On 30 June 1963, a car bomb exploded near "Ciaschiteddu" Greco’s house in Ciaculli, killing seven police and military officers sent to defuse it after an anonymous phone call. The outrage over the Ciaculli Massacre changed the Mafia war into a war against the Mafia. It prompted the first concerted anti-mafia efforts by the state in post-war Italy. The Sicilian Mafia Commission was dissolved and of those mafiosi who had escaped arrest, many went abroad.

==Fugitive==
The repression caused by the Ciaculli Massacre disarranged the Sicilian heroin trade to the United States. Mafiosi were banned, arrested and incarcerated. Control over the trade fell into the hands of a few fugitives: the Greco cousins, Pietro Davì, Tommaso Buscetta and Gaetano Badalamenti.

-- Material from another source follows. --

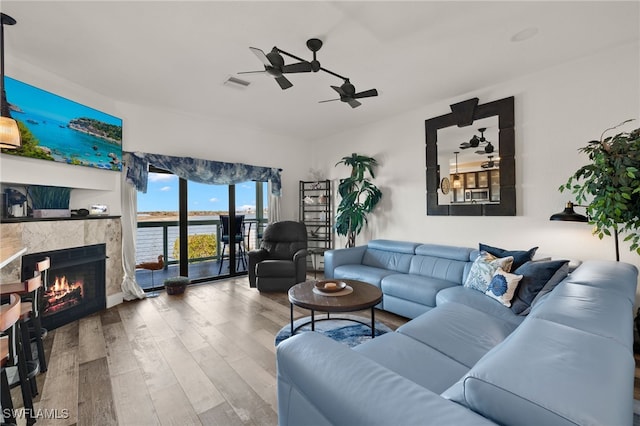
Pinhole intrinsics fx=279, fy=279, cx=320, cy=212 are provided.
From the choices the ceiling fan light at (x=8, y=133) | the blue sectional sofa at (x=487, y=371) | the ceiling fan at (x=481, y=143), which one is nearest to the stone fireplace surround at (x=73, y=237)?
the ceiling fan light at (x=8, y=133)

Salvatore "The Engineer" was condemned to 10 years at the Trial of the 114 in 1968, but as he had been on the run since 1963, he did not serve a day. Interpol believed he was in Lebanon, where he controlled a slice of the international trafficking channels. Other sources say he moved to Venezuela. Of the two cousins, "the engineer" was the more accomplished and powerful, according to Interpol and the US Federal Bureau of Narcotics (FBN). In 1973 they were both given the maximum period of five years of internal banishment at the remote island of Asinara (now a national park), but they were nowhere to be found.

The sister of "the engineer", Girolama Greco, is married to Antonio Salamone of the San Giuseppe Jato Mafia. According to Mafia boss Giuseppe Guttadauro – overheard by the police during a ‘lesson’ about the history of the Mafia – Greco was still alive in 2001.